Politique

Rapport israélien : une implication chinoise non déclarée dans les pourparlers entre l’Iran et les États-Unis


Le rapport affirme que Pékin a mis en garde la direction iranienne contre la conclusion d’un accord qui permettrait aux Américains d’obtenir un point d’appui dans le secteur pétrolier iranien.

Un quotidien israélien a indiqué que la Chine est impliquée en coulisses dans les contacts entre l’Iran et les États-Unis et cherche à coopérer avec les dirigeants du Corps des gardiens de la révolution islamique, dans le but « d’assouplir leurs positions », et ce malgré les démentis répétés de la partie chinoise quant à tout rôle de médiateur dans la crise, tout en affirmant son soutien aux solutions pacifiques pour mettre fin au conflit.

Le journal Israel Hayom a rapporté mercredi soir, citant des sources diplomatiques de la région, que la Chine a averti qu’elle élargirait la recherche de sources alternatives de pétrole et de gaz en cas de poursuite du blocus du détroit d’Ormuz, et qu’elle pourrait même suspendre l’accord de partenariat stratégique global avec l’Iran.

Selon les mêmes sources, Pékin a également averti la direction iranienne « des conséquences de la conclusion d’un accord qui permettrait aux Américains d’obtenir un point d’appui dans le secteur pétrolier iranien ».

Le journal a souligné que l’inquiétude chinoise découle d’une proposition iranienne soumise aux États-Unis avant même la guerre, prévoyant l’entrée de sociétés américaines dans le secteur pétrolier, sa réhabilitation et son développement, en échange de rendements financiers substantiels.

Il a ajouté que cette proposition a également été mise sur la table des négociations ces dernières semaines, les Iraniens exigeant en contrepartie « le déblocage des fonds gelés et la levée des sanctions ».

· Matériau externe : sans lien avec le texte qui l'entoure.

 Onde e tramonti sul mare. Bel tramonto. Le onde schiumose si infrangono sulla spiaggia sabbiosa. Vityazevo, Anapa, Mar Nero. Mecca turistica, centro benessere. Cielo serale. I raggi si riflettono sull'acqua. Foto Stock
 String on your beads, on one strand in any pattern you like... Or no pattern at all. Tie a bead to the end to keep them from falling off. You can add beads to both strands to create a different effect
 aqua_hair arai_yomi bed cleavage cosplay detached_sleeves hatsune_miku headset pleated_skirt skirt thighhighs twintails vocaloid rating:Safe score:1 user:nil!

Les autorités chinoises ont, à plusieurs reprises par l’intermédiaire de leurs porte-parole officiels, affirmé adopter une position « neutre et objective », fondée sur le soutien au dialogue sans s’engager dans des processus de négociation directs. Elles ont également souligné qu’elles n’ont participé à aucune activité susceptible d’attiser les tensions, une déclaration qui est implicitement interprétée comme un démenti de tout rôle actif de médiation.

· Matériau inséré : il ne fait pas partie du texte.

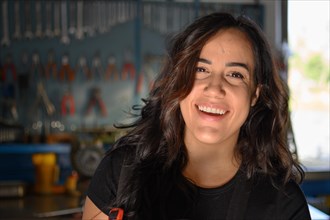 Smiling hispanic female mechanic in workshop standing in front of a workbench, a complete tool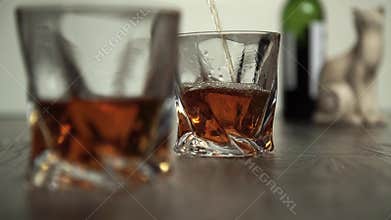 Pouring whiskey in two glasses
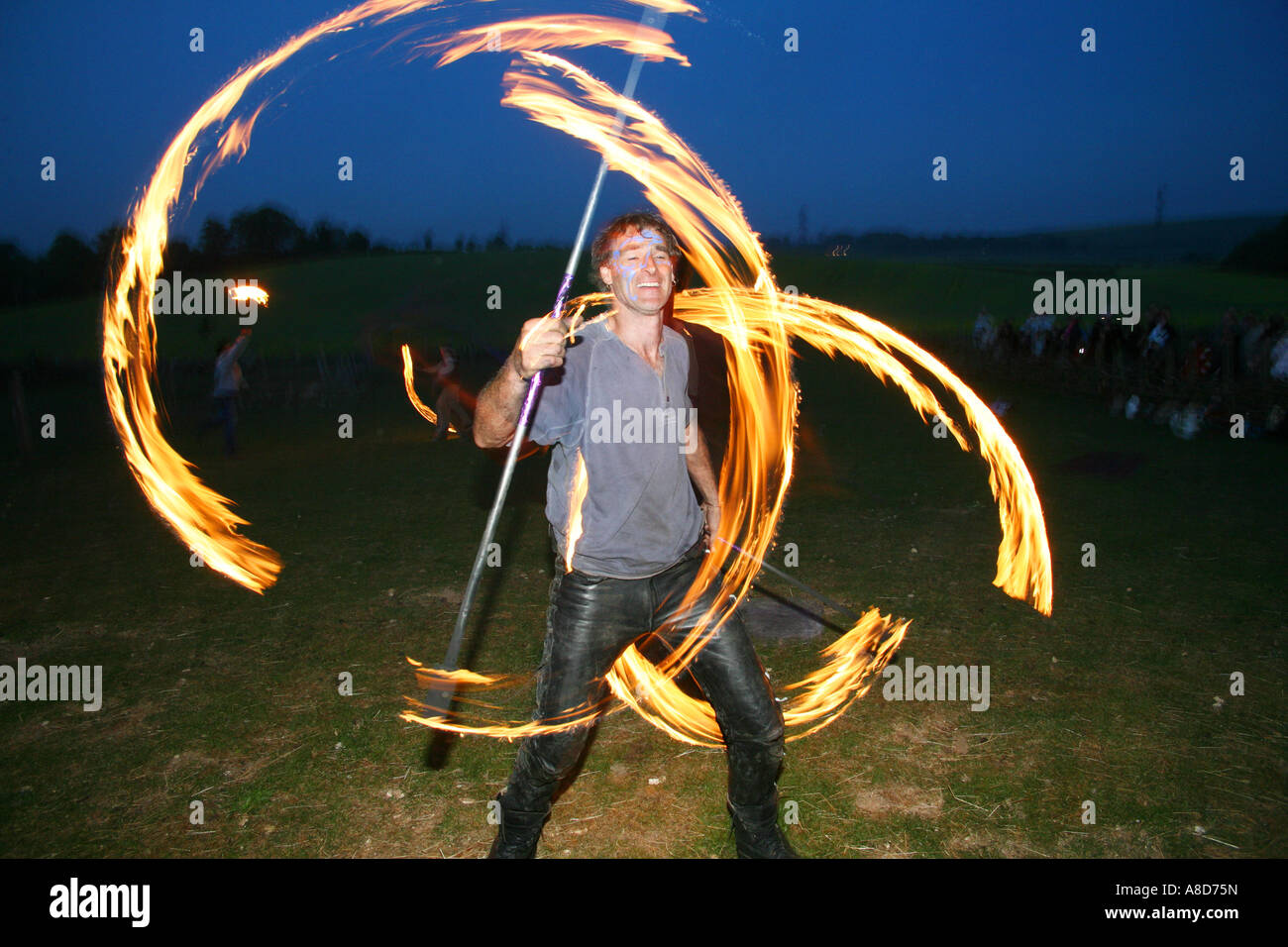 A flame acrobat performing at the Beltane festival at Butser Farm U K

Parallèlement, la Chine a nié des informations occidentales faisant état d’un soutien militaire ou technique à l’Iran, ou d’une implication dans des arrangements susceptibles d’influer sur l’équilibre du conflit. Ce démenti renforce le discours de Pékin selon lequel elle n’est pas partie prenante dans la gestion de la crise, ni politiquement ni militairement, et qu’elle cherche à préserver sa position d’acteur international appelant à l’apaisement sans implication directe.

D’autre part, certaines données officielles indiquent l’absence de la Chine dans les canaux de médiation effectifs, où des pays comme Oman, Qatar, Turkey et Pakistan sont évoqués comme des acteurs potentiels de médiation. Aucun indice fiable ne suggère que Pékin dirige un processus de négociation direct entre Téhéran et Washington.

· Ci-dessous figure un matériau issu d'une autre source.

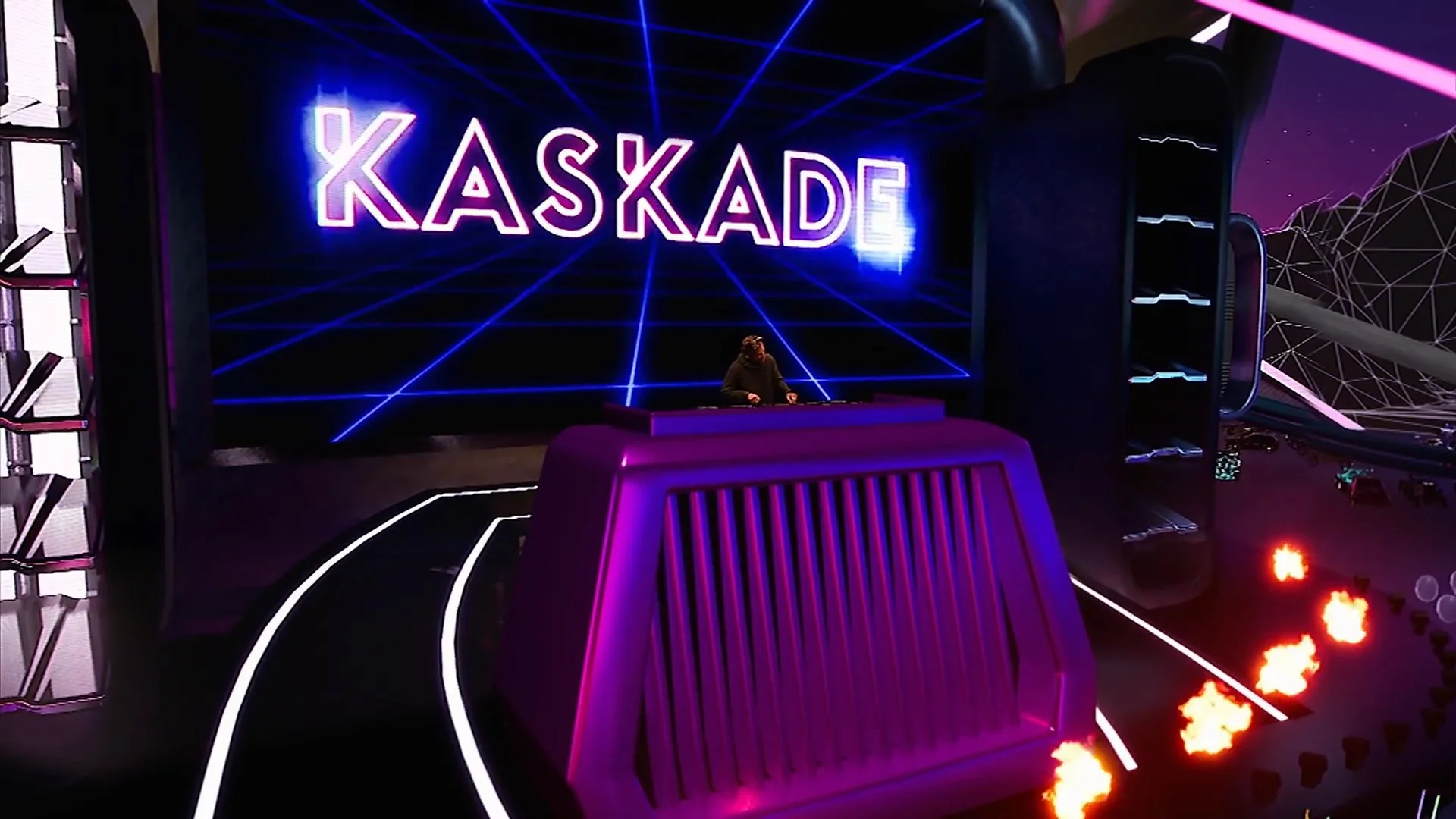 A person in a dark hoodie DJing on a stage with a large neon sign that reads 'KASKADE' in bright purple and pink lights, with retro futuristic graphics and glowing lines in the background.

Néanmoins, le nom de la Chine est évoqué dans ce contexte en raison de son succès passé dans le parrainage de l’accord de rapprochement entre l’Iran et l’Arabie saoudite en 2023. Toutefois, la complexité des relations entre l’Iran et les États-Unis, ainsi que leur imbrication dans la rivalité stratégique mondiale, conduisent la partie chinoise à se limiter à un soutien politique général, sans s’engager comme médiateur direct dans la crise actuelle.

Mardi soir, le président américain Donald Trump a annoncé la prolongation de la trêve de deux semaines avec l’Iran, en attendant la présentation par ce dernier de sa proposition concernant les négociations visant à parvenir à un accord pour mettre fin à la guerre.

Le 8 avril, Washington et Téhéran avaient annoncé une trêve de deux semaines, avant que la capitale pakistanaise Islamabad n’accueille, le 11 du même mois, un cycle de discussions entre les deux parties, sans parvenir à un accord.

Les États-Unis et Israël ont lancé une guerre contre l’Iran le 28 février, faisant plus de 3 000 morts, avant que Washington et Téhéran n’annoncent, le 8 avril, une trêve dans l’espoir de conclure un accord mettant fin à la guerre.